> What you have to do
Set out the data as a numbered list, running from the line containing "Across all of" through the end of the data, both ends included. Leave out any blank lines.

> Spatial relation data
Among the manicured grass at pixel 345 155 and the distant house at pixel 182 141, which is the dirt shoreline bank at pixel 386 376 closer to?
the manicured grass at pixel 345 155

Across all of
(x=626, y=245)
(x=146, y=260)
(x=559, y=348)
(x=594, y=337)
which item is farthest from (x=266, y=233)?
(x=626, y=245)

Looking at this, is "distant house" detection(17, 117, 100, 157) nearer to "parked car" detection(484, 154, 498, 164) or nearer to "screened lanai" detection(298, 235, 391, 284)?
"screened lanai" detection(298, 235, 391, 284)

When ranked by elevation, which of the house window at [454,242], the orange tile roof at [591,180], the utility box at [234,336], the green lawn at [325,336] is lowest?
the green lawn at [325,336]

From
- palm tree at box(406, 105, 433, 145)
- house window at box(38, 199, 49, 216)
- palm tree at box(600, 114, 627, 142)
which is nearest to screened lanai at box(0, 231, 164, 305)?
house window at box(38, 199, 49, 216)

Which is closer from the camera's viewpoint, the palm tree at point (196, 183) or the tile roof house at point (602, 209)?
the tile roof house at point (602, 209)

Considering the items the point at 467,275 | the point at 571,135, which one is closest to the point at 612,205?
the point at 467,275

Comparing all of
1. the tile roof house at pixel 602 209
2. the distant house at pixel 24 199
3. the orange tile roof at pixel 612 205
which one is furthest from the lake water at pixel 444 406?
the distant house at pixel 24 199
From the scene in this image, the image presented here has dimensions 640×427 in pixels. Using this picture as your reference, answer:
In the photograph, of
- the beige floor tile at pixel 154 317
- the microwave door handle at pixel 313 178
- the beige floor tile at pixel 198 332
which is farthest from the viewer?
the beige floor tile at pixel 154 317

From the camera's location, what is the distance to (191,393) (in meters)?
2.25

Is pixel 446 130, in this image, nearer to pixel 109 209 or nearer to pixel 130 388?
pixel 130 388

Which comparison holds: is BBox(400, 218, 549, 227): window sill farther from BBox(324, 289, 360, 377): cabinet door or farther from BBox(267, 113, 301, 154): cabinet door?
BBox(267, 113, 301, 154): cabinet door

> Solution
1. Across all of
2. (x=626, y=245)
3. (x=146, y=260)
4. (x=559, y=348)
5. (x=594, y=337)
6. which item is farthest from (x=266, y=233)?
7. (x=626, y=245)
8. Looking at this, is "distant house" detection(17, 117, 100, 157) nearer to "parked car" detection(484, 154, 498, 164) or nearer to "screened lanai" detection(298, 235, 391, 284)?
9. "screened lanai" detection(298, 235, 391, 284)
10. When ranked by elevation, which of the house window at [454,242], the orange tile roof at [591,180], the utility box at [234,336], the green lawn at [325,336] is lowest?
11. the green lawn at [325,336]
12. From
13. - palm tree at box(406, 105, 433, 145)
14. - house window at box(38, 199, 49, 216)
15. - palm tree at box(600, 114, 627, 142)
16. which is nearest to screened lanai at box(0, 231, 164, 305)?
17. house window at box(38, 199, 49, 216)
18. Which is closer from the camera's viewpoint, the palm tree at point (196, 183) or the tile roof house at point (602, 209)?
19. the tile roof house at point (602, 209)
20. Considering the items the point at 467,275 | the point at 571,135, which one is closest to the point at 612,205?
21. the point at 467,275
22. Comparing all of
23. 1. the tile roof house at pixel 602 209
24. 2. the distant house at pixel 24 199
25. 3. the orange tile roof at pixel 612 205
26. which one is furthest from the lake water at pixel 444 406?
27. the distant house at pixel 24 199
28. From the scene in this image, the image presented here has dimensions 640×427 in pixels. Using this picture as your reference, answer:
29. In the photograph, of
30. - the beige floor tile at pixel 154 317
31. - the microwave door handle at pixel 313 178
32. - the beige floor tile at pixel 198 332
33. which is farthest from the viewer?
34. the beige floor tile at pixel 154 317
35. From the camera's location, what is the distance to (191,393) (in meters)?
36. 2.25
37. Is pixel 446 130, in this image, nearer to pixel 109 209 or nearer to pixel 130 388?
38. pixel 130 388
39. Which comparison holds: is BBox(400, 218, 549, 227): window sill farther from BBox(324, 289, 360, 377): cabinet door or farther from BBox(267, 113, 301, 154): cabinet door?
40. BBox(267, 113, 301, 154): cabinet door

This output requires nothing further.